§ **SELECTION**

• • •

If that little weasel comes back here... there certainly WILL be justice.   He will go to the pen where he belongs.


----------



## SeaBreeze (Oct 12, 2015)

Debby said:


> I'm with you Shalimar.  I think the world needs to know what governments are doing to us for one thing.  Transparency and the cold light of day on all their conniving and scheming.  They're constantly bleating at us 'we're making you safer'.  Yeah right....since when is the world safer with Britain telling it's airforce to blow Russian planes out of the sky, ISIS on the prowl (and we won't discuss how they came to be), Ukraine killing it's own citizens and governments being managed and manipulated, disposed of and/or supported even if they're dictators!   Not safer, just more afraid.



I agree with both of you, I'm glad he had the nerve to speak out, more of a hero, IMO.  http://www.wired.com/2014/08/edward-snowden/#ch-1


----------



## QuickSilver (Oct 12, 2015)

So you don't believe that there should be surveillance of possible terrorist activities via email or phone calls... just so your appointment at the dog groomer can be confidential?    Amazing..     I for one don't give a hoot who knows when Fido is going to the groomer or what time Auntie Rose is coming to dinner.... so long as they catch the guy planning to make a bomb... or is on his way to the ME to join ISIS.. or maybe planning a mass shooting.


----------



## Debby (Oct 12, 2015)

I think when there is a reason to watch someone and a warrant has been issued as a result of presented proof, then watch them.  But to spy on the average citizen AND those people with whom you are involved in business negotiations and/or you declare as 'friends', it changes the landscape entirely and puts the spy directly onto the slippery slope where the loss of civil liberties and  rights are likely.   That is to say, 'the people let them get away with it once, try for more and see if they scream'.  And soon the people learn to be silent, not to question, not to step out of line.......

Keep in mind also, that knowing in advance didn't stop the Boston Marathon bombing from happening.  http://www.reuters.com/article/2014/03/26/us-usa-explosions-boston-congress-idUSBREA2P02Q20140326  Russia advised your FBI twice, that those two were involved with Chechyn terrorists and apparently, they were considered not important enough to watch.  But they were happy to collect data on innocent citizens!  

The question is how many of our rights are we willing to give up?  And after we've given them up, if we (the people) ever decide that we've been had, and we want our rights back, what makes you think that those who've consistently lied to us to date, will dial it back and reinstate them.


----------



## QuickSilver (Oct 12, 2015)

• • •

§ **SUPPLIED RECORDS**

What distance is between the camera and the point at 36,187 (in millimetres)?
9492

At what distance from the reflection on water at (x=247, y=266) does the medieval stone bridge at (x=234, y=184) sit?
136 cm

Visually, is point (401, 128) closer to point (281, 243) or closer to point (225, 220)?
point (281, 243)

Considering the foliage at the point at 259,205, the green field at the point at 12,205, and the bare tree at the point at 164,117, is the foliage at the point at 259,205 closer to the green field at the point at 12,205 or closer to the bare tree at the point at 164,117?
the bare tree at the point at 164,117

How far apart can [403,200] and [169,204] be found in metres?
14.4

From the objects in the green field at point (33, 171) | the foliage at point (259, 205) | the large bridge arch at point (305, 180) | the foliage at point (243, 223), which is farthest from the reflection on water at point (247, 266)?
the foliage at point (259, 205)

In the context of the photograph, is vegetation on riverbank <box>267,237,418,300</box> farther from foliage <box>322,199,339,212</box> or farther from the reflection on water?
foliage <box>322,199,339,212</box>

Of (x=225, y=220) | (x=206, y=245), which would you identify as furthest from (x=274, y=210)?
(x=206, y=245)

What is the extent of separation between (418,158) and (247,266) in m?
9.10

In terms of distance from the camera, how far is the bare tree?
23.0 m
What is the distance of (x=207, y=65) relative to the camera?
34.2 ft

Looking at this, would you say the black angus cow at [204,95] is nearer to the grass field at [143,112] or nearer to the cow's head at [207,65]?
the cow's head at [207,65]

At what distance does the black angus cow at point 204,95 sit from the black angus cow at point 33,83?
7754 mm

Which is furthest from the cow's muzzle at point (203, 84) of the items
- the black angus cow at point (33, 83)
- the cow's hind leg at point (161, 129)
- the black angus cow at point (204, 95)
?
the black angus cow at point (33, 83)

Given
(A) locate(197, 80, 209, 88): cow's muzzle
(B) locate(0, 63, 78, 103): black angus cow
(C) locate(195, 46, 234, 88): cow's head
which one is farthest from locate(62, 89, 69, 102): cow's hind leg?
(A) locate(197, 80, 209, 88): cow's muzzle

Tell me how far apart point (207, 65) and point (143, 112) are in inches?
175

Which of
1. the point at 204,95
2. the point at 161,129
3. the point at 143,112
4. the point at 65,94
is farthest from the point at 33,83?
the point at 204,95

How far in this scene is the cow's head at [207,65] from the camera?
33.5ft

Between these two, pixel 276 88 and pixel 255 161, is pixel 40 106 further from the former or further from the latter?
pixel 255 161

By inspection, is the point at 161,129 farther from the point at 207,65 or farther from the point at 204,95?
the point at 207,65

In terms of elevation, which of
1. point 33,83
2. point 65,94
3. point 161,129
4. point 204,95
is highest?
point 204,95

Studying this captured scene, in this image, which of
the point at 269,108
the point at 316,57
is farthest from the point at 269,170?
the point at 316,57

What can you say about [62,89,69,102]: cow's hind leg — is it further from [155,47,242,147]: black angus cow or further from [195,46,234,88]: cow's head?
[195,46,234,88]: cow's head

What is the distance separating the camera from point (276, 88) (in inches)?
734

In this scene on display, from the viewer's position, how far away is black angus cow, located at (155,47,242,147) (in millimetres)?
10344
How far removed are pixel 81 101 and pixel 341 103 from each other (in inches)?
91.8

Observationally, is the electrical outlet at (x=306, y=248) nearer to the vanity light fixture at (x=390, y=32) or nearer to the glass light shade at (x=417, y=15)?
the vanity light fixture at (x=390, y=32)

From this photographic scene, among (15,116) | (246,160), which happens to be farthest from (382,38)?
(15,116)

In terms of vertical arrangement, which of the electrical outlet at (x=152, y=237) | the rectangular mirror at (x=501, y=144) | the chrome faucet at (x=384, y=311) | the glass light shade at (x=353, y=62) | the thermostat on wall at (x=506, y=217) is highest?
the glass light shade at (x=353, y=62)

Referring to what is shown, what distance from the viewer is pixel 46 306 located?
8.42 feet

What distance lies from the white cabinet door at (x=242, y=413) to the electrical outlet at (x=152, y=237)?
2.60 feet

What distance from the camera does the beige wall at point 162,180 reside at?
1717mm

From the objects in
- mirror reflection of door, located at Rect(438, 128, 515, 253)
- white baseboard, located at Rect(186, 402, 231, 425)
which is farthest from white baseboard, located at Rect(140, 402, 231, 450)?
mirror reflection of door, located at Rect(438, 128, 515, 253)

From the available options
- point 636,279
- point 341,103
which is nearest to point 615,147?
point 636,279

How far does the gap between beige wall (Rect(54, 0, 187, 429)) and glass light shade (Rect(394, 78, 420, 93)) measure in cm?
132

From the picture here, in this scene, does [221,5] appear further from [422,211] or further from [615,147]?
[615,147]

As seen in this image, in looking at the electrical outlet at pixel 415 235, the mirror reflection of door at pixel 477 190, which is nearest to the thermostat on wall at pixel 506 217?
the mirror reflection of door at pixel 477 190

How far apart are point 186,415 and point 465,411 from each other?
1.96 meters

• • •

§ **GIVEN INSTRUCTION A**
List the usernames that head the posts in the forum thread, giving each name once.
§ **GIVEN INSTRUCTION B**
Duplicate the entries from the line containing "From the available options" through the end of the entries, without any changes.
The forum thread and the entries come from different sources.

§ **WRITTEN RESPONSE A**
SeaBreeze, QuickSilver, Debby

§ **WRITTEN RESPONSE B**
From the available options
- point 636,279
- point 341,103
which is nearest to point 615,147?
point 636,279

How far does the gap between beige wall (Rect(54, 0, 187, 429)) and glass light shade (Rect(394, 78, 420, 93)) measure in cm?
132

From the picture here, in this scene, does [221,5] appear further from [422,211] or further from [615,147]?
[615,147]

As seen in this image, in looking at the electrical outlet at pixel 415 235, the mirror reflection of door at pixel 477 190, which is nearest to the thermostat on wall at pixel 506 217?
the mirror reflection of door at pixel 477 190

How far apart are point 186,415 and point 465,411 from each other?
1.96 meters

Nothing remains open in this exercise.